Stored data entries
====================

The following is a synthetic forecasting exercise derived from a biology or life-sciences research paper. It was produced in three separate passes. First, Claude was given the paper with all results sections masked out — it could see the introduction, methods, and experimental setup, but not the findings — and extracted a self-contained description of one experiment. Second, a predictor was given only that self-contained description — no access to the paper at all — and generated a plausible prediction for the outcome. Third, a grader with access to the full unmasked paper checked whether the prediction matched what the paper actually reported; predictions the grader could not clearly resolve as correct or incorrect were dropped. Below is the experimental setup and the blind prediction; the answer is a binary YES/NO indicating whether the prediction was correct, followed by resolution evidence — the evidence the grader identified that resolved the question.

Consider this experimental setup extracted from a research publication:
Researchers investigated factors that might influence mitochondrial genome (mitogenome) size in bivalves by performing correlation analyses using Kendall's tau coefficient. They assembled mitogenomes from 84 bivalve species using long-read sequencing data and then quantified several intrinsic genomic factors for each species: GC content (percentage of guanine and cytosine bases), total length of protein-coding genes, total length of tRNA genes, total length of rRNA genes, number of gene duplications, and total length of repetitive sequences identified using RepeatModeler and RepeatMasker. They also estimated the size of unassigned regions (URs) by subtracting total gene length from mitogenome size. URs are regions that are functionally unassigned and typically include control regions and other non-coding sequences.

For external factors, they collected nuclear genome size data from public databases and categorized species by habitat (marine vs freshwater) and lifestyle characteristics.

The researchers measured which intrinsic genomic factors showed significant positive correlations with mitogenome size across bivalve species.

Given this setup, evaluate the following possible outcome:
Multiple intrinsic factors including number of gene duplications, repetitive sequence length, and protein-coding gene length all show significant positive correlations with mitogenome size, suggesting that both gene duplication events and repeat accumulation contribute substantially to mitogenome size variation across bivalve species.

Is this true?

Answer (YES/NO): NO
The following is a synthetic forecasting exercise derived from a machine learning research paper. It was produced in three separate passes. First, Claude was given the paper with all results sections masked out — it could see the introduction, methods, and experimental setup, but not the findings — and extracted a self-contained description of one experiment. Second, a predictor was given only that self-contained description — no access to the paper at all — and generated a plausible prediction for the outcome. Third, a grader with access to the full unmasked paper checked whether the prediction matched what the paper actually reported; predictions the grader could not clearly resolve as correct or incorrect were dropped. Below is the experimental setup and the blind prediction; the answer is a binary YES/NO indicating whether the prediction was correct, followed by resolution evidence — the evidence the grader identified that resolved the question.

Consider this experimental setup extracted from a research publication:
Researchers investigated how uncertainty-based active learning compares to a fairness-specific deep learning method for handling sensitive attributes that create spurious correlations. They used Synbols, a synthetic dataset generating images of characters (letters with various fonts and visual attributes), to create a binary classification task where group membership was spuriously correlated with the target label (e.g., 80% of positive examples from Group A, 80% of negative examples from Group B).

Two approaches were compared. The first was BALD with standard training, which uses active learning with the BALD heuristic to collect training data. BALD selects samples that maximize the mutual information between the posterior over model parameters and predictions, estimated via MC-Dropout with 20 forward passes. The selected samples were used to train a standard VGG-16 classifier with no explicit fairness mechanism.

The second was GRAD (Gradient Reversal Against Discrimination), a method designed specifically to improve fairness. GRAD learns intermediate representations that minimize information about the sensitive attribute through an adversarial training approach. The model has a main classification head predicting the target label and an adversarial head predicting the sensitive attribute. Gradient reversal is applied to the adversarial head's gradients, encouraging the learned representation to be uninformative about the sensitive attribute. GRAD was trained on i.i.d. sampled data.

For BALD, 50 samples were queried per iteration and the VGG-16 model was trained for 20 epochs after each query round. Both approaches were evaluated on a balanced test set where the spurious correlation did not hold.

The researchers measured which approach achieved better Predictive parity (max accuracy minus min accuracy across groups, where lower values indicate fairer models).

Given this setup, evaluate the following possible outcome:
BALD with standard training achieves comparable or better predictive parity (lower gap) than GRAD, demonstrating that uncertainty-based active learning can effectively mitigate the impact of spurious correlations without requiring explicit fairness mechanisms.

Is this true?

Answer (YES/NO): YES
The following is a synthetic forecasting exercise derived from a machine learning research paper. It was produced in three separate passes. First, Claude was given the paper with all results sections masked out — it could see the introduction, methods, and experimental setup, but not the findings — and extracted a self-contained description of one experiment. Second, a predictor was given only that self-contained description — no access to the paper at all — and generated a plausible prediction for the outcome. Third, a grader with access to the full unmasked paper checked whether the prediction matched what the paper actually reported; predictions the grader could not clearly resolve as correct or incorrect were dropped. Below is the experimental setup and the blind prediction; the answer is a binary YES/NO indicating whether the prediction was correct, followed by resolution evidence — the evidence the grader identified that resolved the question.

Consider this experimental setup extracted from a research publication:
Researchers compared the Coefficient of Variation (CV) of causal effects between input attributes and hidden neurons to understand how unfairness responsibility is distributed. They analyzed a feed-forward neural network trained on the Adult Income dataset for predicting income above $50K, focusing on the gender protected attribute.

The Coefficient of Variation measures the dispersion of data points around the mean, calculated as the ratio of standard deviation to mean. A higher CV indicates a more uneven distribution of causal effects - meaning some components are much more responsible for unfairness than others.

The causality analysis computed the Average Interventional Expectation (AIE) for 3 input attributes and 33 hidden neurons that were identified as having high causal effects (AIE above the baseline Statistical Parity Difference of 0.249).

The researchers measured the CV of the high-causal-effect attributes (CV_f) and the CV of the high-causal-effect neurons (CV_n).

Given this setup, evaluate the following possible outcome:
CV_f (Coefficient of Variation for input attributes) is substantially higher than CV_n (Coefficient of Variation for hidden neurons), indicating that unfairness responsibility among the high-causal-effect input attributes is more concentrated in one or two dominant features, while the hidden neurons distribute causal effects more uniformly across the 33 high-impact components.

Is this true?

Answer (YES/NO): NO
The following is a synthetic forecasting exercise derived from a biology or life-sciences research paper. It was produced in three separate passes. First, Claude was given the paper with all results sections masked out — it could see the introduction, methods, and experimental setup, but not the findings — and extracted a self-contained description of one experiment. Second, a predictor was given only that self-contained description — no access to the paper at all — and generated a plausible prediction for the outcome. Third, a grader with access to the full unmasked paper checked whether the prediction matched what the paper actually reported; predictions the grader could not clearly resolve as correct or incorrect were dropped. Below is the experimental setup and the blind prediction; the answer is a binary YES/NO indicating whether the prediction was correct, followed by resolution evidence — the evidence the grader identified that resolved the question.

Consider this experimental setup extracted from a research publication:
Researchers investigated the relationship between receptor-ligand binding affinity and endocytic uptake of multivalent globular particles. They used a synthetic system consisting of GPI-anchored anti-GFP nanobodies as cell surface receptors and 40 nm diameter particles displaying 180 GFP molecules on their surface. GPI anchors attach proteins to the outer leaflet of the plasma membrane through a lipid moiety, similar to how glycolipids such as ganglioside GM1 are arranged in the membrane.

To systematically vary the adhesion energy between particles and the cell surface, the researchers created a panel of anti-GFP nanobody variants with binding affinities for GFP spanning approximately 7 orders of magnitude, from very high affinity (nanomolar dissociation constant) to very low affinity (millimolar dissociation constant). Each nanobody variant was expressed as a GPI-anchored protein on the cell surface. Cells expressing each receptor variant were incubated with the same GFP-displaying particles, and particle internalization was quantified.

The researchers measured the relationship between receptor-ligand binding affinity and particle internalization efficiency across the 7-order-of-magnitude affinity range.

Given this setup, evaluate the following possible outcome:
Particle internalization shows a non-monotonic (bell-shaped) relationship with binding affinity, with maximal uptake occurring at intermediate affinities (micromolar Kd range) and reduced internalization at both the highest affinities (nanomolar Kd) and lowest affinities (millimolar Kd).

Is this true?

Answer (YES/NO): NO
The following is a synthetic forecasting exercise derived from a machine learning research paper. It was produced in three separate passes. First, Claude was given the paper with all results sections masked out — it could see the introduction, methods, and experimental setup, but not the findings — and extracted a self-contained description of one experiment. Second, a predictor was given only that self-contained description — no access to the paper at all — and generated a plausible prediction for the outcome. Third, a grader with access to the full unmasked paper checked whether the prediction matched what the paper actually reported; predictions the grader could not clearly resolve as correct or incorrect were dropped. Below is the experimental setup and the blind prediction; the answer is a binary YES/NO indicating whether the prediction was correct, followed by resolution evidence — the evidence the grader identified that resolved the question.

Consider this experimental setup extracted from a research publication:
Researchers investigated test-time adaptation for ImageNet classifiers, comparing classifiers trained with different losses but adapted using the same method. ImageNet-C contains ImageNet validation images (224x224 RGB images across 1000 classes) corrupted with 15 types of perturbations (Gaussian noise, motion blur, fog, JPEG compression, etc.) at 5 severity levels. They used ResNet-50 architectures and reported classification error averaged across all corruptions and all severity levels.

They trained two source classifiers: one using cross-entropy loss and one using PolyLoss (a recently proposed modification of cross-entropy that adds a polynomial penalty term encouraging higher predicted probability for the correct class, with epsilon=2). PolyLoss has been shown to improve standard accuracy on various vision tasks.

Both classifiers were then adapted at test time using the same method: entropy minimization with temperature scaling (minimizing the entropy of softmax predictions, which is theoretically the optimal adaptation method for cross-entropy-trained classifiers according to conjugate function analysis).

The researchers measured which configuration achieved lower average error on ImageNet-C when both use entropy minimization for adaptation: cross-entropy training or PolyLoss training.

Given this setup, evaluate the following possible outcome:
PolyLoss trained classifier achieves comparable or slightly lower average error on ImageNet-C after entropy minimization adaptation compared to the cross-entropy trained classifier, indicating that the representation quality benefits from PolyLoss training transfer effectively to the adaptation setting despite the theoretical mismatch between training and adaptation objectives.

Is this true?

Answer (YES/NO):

====================

Take exactly the lines from the one containing "The causality analysis" through the one containing "The researchers measured the CV" in the data above, and output them with nothing added.

The causality analysis computed the Average Interventional Expectation (AIE) for 3 input attributes and 33 hidden neurons that were identified as having high causal effects (AIE above the baseline Statistical Parity Difference of 0.249).

The researchers measured the CV of the high-causal-effect attributes (CV_f) and the CV of the high-causal-effect neurons (CV_n).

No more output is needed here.